START Excerpted passage

Consider the following example:
When running the example (see output below) a consistent (yet small)
bump can be observed because the highest bits are replicated in the
lower bits of the left-shifted value. This results an overlap between
the lowest and highest bits instead of filling just the zeroes that were
introduced by the left shift.
This also means that going over the limit of 4 extra bits (so 12 bits in
total) results in a too large right shift, making it unable to reach
maximum brightness.
The "fixed" value in the rightmost column solves both issues by making
sure that only the most significant bits end up in the lowest bits.
However, this only works for values up to 16 bits. While it is not
likely to see anything higher than 12, better be safe than
sorry. Adjusting brightness is not a hot code path by any means so we
can justify an integer division ;)

END Excerpted passage
START Information

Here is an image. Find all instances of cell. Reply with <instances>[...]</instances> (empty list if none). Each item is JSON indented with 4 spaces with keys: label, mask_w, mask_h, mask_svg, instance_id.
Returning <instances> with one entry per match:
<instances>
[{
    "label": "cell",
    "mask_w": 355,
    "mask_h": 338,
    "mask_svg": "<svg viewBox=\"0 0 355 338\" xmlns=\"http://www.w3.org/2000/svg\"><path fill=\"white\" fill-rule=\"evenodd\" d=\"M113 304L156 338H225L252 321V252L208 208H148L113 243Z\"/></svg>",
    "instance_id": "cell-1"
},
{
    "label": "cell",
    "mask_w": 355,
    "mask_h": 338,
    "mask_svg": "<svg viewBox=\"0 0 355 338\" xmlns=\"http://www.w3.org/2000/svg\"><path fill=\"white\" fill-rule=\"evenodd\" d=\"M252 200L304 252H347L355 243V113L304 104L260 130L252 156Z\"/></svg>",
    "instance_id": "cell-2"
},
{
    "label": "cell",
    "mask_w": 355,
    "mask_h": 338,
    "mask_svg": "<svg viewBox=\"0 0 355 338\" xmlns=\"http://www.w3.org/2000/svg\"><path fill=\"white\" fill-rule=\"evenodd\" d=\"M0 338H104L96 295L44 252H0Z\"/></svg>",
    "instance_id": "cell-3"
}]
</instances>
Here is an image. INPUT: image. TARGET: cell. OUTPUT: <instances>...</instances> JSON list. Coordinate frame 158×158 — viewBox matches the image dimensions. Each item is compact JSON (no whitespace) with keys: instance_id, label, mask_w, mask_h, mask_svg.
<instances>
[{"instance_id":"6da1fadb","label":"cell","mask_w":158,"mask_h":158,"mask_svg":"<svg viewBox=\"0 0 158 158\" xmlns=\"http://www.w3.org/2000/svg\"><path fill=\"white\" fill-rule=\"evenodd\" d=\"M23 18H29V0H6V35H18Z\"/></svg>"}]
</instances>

END Information

◆ Actions to take:
• A. Retype a part of the brightness bit-shift passage exactly. Begin at the words "Consider the following" and stop after "maximum brightness.".
• B. Answer these questions from the brightness bit-shift passage:
(i) Going over what limit of extra bits results in a too large right shift?
(ii) Up to how many bits does the "fixed" value work?
(iii) What operation is justified because adjusting brightness is not a hot code path?

◆ Answer section:
• A.
Consider the following example:
When running the example (see output below) a consistent (yet small)
bump can be observed because the highest bits are replicated in the
lower bits of the left-shifted value. This results an overlap between
the lowest and highest bits instead of filling just the zeroes that were
introduced by the left shift.
This also means that going over the limit of 4 extra bits (so 12 bits in
total) results in a too large right shift, making it unable to reach
maximum brightness.

• B.
(i) 4 extra bits (12 bits in total)
(ii) 16 bits
(iii) An integer division